===== Data for the task =====

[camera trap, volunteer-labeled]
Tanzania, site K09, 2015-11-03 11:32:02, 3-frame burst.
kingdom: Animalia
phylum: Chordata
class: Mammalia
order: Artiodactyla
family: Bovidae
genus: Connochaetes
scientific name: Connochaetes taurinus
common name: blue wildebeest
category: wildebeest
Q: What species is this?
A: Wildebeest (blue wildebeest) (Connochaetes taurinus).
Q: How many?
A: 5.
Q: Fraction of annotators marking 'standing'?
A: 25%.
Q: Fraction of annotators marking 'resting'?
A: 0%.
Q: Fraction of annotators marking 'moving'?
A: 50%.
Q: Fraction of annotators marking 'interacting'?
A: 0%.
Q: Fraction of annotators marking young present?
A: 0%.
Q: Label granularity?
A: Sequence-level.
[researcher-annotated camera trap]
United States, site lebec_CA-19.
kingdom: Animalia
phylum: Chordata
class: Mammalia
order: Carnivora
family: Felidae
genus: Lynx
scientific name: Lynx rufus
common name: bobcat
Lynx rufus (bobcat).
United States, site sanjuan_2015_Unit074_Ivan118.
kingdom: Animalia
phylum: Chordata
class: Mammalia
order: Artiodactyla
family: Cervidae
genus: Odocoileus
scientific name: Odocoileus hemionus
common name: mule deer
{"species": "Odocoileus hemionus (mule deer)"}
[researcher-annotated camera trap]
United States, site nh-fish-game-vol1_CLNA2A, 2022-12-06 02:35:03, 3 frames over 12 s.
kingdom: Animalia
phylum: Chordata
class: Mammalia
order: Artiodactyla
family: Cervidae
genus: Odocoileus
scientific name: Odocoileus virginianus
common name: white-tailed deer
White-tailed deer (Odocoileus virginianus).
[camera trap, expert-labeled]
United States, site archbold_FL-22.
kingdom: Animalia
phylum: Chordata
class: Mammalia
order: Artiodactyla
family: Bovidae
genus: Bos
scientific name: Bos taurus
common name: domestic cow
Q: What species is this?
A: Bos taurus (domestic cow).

=====

■ Exercise directions ■
Return the data in full, with each line kept exactly as it is.

■ Exercise response ■
[camera trap, volunteer-labeled]
Tanzania, site K09, 2015-11-03 11:32:02, 3-frame burst.
kingdom: Animalia
phylum: Chordata
class: Mammalia
order: Artiodactyla
family: Bovidae
genus: Connochaetes
scientific name: Connochaetes taurinus
common name: blue wildebeest
category: wildebeest
Q: What species is this?
A: Wildebeest (blue wildebeest) (Connochaetes taurinus).
Q: How many?
A: 5.
Q: Fraction of annotators marking 'standing'?
A: 25%.
Q: Fraction of annotators marking 'resting'?
A: 0%.
Q: Fraction of annotators marking 'moving'?
A: 50%.
Q: Fraction of annotators marking 'interacting'?
A: 0%.
Q: Fraction of annotators marking young present?
A: 0%.
Q: Label granularity?
A: Sequence-level.
[researcher-annotated camera trap]
United States, site lebec_CA-19.
kingdom: Animalia
phylum: Chordata
class: Mammalia
order: Carnivora
family: Felidae
genus: Lynx
scientific name: Lynx rufus
common name: bobcat
Lynx rufus (bobcat).
United States, site sanjuan_2015_Unit074_Ivan118.
kingdom: Animalia
phylum: Chordata
class: Mammalia
order: Artiodactyla
family: Cervidae
genus: Odocoileus
scientific name: Odocoileus hemionus
common name: mule deer
{"species": "Odocoileus hemionus (mule deer)"}
[researcher-annotated camera trap]
United States, site nh-fish-game-vol1_CLNA2A, 2022-12-06 02:35:03, 3 frames over 12 s.
kingdom: Animalia
phylum: Chordata
class: Mammalia
order: Artiodactyla
family: Cervidae
genus: Odocoileus
scientific name: Odocoileus virginianus
common name: white-tailed deer
White-tailed deer (Odocoileus virginianus).
[camera trap, expert-labeled]
United States, site archbold_FL-22.
kingdom: Animalia
phylum: Chordata
class: Mammalia
order: Artiodactyla
family: Bovidae
genus: Bos
scientific name: Bos taurus
common name: domestic cow
Q: What species is this?
A: Bos taurus (domestic cow).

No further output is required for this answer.